Because tea became popular in ancient China and Japan, it only makes sense that kombucha also originated in this part of the world. One legend tells the story of the Korean doctor 'Komu-ha' who was sent to cure the Japanese emperor Inyoko with the fermented tea. There are stories mentioning that the samurai would drink kombucha for longevity and wellbeing.
To your good health
Tea often pops up in lists of the top 10 healthiest beverages. Tea contains a variety of chemicals and compounds that contribute to its flavour profile and health benefits. Many scientific studies prove those health benefits.* The main compounds in tea are polyphenols and catechins, both a type of antioxidants.
Polyphenols make up about 30 percent of the weight of dry tea leaves.
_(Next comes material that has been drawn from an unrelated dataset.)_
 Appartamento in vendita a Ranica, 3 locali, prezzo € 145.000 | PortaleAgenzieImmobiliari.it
Most of these polyphenols are flavonoids and tannins, which the plant produces to fend off disease.
Tannins are also responsible for the flavor profiles of teas. Flavonoids contain antioxidants such as EGCG, which have been credited with multiple health benefits. These antioxidants work to eliminate free radicals that can cause oxidative stress, the body's version of rust. This helps to prevent premature aging as well as serious neurological diseases.
The chemical composition of tea differs depending on the type of tea and how it is produced. Teas that are minimally processed, white tea and green tea, tend to have similar amounts of polyphenols as fresh leaves. Teas that undergo oxidation, oolong tea, black tea, and pu-erh tea, have lower levels of polyphenols.
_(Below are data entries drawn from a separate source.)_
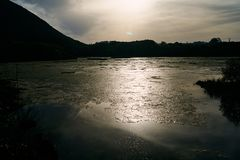 Заход солнца над природой и красотой Кантабрии стоковое фото rf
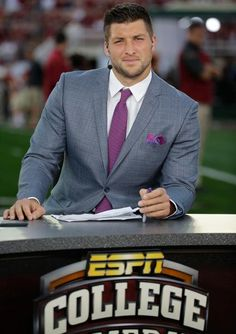Tim Tebow on ESPN before the BCS National Championship between Auburn and Florida State Panthers Football, Football Love, College Football, State College, Bcs Championship, National Championship, People Need The Lord, Tim Tebow, Sport Man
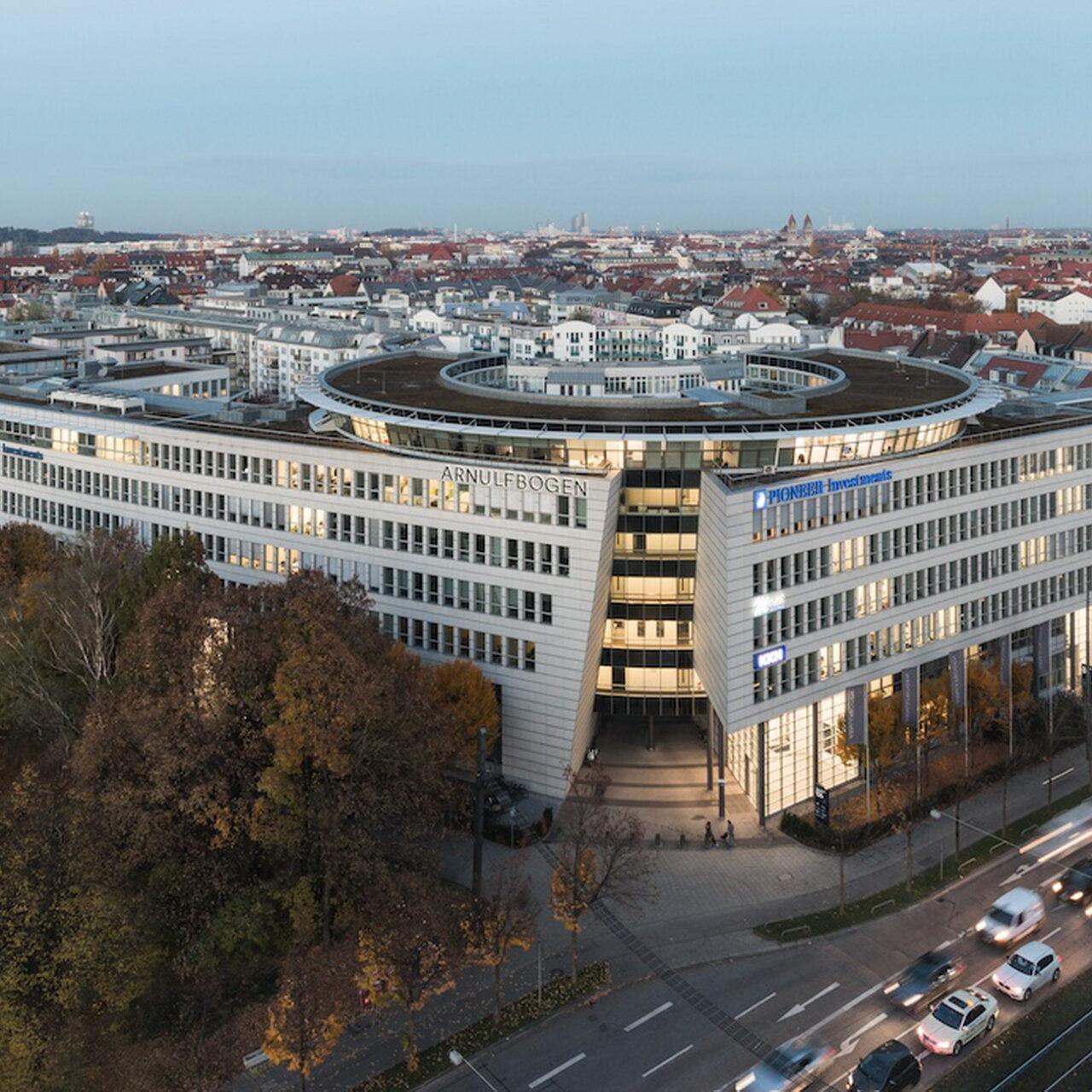 """Bayerische Versorgungskammer erwirbt """"Arnulfbogen"""""""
Catechins are compounds that can help regulate blood pressure, increase weight loss, and protect the brain from disease. Some of these compounds, including one of the most potent, are found exclusively in tea. Tea catechins are increasingly associated with lowering risk of serious diseases including heart disease and neurological disorders.
How is it made?
Tea is cultivated in dozens of countries across the globe. The main producers of tea include China, India, Sri Lanka, and Kenya. In fact, China and India were responsible for more than 60 percent of the world's tea production. India is the largest producer of black tea while China and Japan are the largest producers of green tea.
Tea leaves are not harvested from plants until the plants reach at least three years of age. Tea leaves are still harvested by hand, as machines damage the leaves too much, leading to low quality tea. Harvests can occur anywhere from once to several times per year depending on the tea type. Harvests are called flushes, which refers to the growth of new tea leaves. The first flush occurs each spring while the final flush usually takes place in late autumn.
Tea harvesters hand pick the tea leaves and place them in large wicker baskets. Once the baskets are full, the leaves are taken to an on-site processing facility. Here the leaves are withered, oxidized, and dried depending on what type of tea is being produced.
So now that you know a thing or two about tea, it's time to brew a fresh cup, sit back, relax and enjoy all of the wonders this beverage has to offer, cheers!